Thursday, 19 de December de 2024 ISSN 1519-7670 - Ano 24 - nº 1318

A vulnerabilidade da vítima

Li na Folha de S.Paulo (25/03) uma notícia que me deixou inquieta. Comentando o atropelamento de um ciclista por Thor Batista, filho do empresário Eike Batista, a notícia informa que segundo depoimento do jovem Thor, cujas informações teriam sido publicadas na revista Veja, ele afirma ter encontrado uma latinha de cerveja no para-brisa do seu carro logo após o atropelamento. Thor afirma ainda que teria visto algo na mão do ciclista antes do atropelamento, mas não confirma se era a lata encontrada depois ou não. Segundo a Folha, Thor nega ter ingerido bebida alcoólica antes do acidente. Já a vítima, Wanderson Pereira dos Santos, conforme um exame do IML, teria 15,5 dg/L (decigramas por litro) de álcool em seu sangue, taxa que é considerada alta.

A minha inquietude é a seguinte: o que transparece ao ler reportagens como essa é que a culpa do atropelamento é da vítima, seria esta a responsável pelo acidente e, por ter ingerido bebida alcoólica, não teria visto o carro e o acidente teria ocorrido. Isto me lembrou um artigo sobre a vulnerabilidade dos atingidos pelo crime de tortura. Em um artigo intitulado “Introdução: vulnerável socialmente – o significado”, de Joviano Soares de Carvalho Neto, publicado numa coletânea sobre tortura, organizada pela Secretaria de Direitos Humanos, o autor esclarece que o termo “vulnerável” se refere àqueles que são fáceis de ferir e ofender gravemente e também escreve que na Bahia os pobres se definiriam como “fracos”, não no sentido de não ter força física, e sim, relacionado ao poder social, econômico e político. Portanto, os grupos sociais vulneráveis seriam aqueles que podem ser facilmente feridos, ofendidos porque seriam fracos social e politicamente, tendo dificuldade de se defender e de obter punição dos agressores.

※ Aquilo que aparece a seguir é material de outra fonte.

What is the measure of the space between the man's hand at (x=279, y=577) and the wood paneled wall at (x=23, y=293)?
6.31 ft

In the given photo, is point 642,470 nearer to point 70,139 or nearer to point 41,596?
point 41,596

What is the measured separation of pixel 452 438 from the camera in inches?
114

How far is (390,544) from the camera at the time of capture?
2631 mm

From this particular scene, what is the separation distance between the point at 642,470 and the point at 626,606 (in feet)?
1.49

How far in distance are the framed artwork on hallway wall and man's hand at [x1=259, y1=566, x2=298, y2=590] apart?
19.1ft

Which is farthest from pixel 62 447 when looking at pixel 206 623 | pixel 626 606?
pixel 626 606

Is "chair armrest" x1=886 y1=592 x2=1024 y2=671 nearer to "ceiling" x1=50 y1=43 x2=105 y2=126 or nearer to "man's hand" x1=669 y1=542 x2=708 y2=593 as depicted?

Vê-se também a vulnerabilidade em relação às mulheres em casos de estupro, por exemplo. No caso de estupro coletivo ocorrido na cidade de Queimadas (Paraíba), em fevereiro deste ano, os estupros teriam sido um “presente de aniversário” a um dos estupradores. Muito se ouve por aí que as mulheres que são estupradas foram estupradas porque quiseram, deram mole, usaram a roupa curta, estariam pedindo que isso acontecesse, ou seja, como se o estupro fosse algo natural, algo banal.

Imparcialidade é apurar os fatos

No caso do atropelamento, a vítima, Wanderson Pereira dos Santos, estaria no grupo dos vulneráveis. Por sua condição social, sua família não teria condições de se defender social e politicamente dos fatos, aceitando até um acordo – como a reportagem da Folha sugere. Wanderson seria vulnerável porque é fácil feri-lo, ofendê-lo. Seria ele quem estava bêbado, e um acidente o teria levado à morte, por sua culpa. Com isso, não se está julgando Thor, dizendo que este é o culpado, até porque o inquérito ainda está em andamento, mas o que se pede é que haja um pouco de imparcialidade na apuração dos fatos. O que se pede é que Wanderson não seja colocado numa situação de vulnerabilidade.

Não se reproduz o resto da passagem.